My senior lieutenants in CTC were all understandably preoccupied with their own parochial interests, and they all had them. Some were concerned with the lack of promotion or training opportunities for their people. The analysts were obsessed with their feud with t
he new National Counterterrorism Center. Targeters were concerned that cutting-edge technical tools being developed in our center were not being shared equitably. Operators were frustrated that we were not getting the support we needed from the military. Still others were worried that movement of priorities and resources was not keeping up with the evolution of the terrorist threat. By ensuring that everyone’s needs were considered and addressed, I was able to get their buy-in and commitment for a strategic planning process designed to address all the center’s problems comprehensively.
At the same time, I engaged a cleared outside contractor to conduct a thorough, impartial review of the organization, which I thought long overdue. The contractor staff conducted interviews in every office throughout the center. They visited field stations, and questioned our customers in the policy community. They polled attitudes in the workforce. Over the next few months, they issued a series of reports and provided several briefings to the management team. The results were fascinating, and extremely useful. We found our structure was working against us. Our customers in the field were confused, and often didn’t know which office in the center they should look to for support. Some requests would languish without response; others would elicit two or more conflicting responses from competing offices.

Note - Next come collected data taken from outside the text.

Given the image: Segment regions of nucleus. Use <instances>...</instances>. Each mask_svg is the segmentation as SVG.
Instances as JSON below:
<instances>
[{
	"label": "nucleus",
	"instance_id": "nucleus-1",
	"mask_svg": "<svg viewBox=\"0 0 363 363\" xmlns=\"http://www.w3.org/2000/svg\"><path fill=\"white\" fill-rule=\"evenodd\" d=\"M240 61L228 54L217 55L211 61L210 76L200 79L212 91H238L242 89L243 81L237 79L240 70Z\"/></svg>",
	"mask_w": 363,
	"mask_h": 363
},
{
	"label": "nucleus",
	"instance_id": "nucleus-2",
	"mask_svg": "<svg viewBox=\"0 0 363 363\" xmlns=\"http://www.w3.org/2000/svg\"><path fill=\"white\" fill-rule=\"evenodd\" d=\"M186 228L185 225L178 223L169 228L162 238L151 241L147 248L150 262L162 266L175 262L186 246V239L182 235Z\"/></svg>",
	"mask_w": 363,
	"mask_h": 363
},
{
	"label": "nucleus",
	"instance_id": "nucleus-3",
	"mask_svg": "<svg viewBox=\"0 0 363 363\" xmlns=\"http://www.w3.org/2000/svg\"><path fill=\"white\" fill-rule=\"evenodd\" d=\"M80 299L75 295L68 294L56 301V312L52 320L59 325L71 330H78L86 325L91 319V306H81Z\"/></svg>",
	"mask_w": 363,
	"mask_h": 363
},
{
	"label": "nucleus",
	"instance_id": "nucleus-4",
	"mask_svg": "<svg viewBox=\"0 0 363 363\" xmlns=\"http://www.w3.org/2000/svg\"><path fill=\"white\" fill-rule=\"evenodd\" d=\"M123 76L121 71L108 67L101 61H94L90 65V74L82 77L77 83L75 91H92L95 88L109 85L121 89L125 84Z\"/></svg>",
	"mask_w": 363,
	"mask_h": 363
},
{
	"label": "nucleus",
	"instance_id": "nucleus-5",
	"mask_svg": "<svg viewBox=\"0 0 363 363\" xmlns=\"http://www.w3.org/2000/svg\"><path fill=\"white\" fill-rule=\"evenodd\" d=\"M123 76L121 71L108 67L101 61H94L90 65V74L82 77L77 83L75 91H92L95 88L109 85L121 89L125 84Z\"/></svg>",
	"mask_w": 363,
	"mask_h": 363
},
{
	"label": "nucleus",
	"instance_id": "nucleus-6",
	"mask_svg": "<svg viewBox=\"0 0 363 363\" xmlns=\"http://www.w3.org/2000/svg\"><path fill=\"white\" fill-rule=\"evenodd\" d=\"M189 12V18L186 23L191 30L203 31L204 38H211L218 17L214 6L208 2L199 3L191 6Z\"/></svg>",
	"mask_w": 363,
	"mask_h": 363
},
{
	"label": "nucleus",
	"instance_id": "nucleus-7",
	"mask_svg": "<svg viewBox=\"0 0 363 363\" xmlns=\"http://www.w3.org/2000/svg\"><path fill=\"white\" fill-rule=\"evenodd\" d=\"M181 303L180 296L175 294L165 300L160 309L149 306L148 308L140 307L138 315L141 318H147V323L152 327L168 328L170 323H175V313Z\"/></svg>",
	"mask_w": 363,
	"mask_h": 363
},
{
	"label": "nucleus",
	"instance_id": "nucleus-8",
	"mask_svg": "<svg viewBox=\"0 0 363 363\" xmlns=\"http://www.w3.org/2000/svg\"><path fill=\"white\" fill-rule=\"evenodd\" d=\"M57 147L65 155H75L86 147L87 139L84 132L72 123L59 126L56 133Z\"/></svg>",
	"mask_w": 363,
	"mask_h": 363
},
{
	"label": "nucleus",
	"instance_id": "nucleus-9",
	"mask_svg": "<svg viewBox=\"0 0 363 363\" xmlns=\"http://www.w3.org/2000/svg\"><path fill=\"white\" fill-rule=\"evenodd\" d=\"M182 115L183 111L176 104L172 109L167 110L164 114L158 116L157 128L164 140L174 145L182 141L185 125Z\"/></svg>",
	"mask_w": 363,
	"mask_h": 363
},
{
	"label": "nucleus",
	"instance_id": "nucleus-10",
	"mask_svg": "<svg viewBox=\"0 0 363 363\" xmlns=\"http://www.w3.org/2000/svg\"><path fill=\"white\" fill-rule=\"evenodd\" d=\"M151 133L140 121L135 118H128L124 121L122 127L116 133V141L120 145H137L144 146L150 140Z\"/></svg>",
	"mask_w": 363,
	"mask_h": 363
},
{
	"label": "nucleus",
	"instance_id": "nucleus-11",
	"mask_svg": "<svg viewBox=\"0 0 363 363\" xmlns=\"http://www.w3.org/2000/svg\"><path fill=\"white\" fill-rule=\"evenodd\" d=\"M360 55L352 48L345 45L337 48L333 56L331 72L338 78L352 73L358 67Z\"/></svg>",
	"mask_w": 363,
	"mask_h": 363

The major culprit was Alec Station, sometimes referred to as the “Bin Laden Unit.” That was a misnomer. Alec, named for the son of its founder and former chief, Mike Scheuer, was actually the al-Qa’ida unit, with a fascinating history dating back to the beginning of our preoccupation with bin Laden and his minions in Sudan in the early 1990s. But now, as al-Qa’ida members fled from the Pak-Afghan theater and associated groups began to crop up around the Muslim world, it was often difficult to determine who was al-Qa’ida and who was not. Alec was deciding that question for itself, its geographically based sub-units cherry-picking the most interesting and promising operations, and feuding with other geographically organized offices charged with pursuing non-al-Qa’ida Sunni extremists. Everyone agreed that we couldn’t go on this way. Alec had become an anachronism in this new world; we had no choice, it was agreed, but to reorganize it out of existence. A couple of years later, after I had left government, charges appeared in the press that CIA had “abolished” the Bin Laden Unit, speculating that we had given up on capturing the leader of al-Qa’ida. That was nonsense. After our reorganization, the same people, in the same numbers, continued to pursue the same targets, very much to include bin Laden, but in a more rational structure.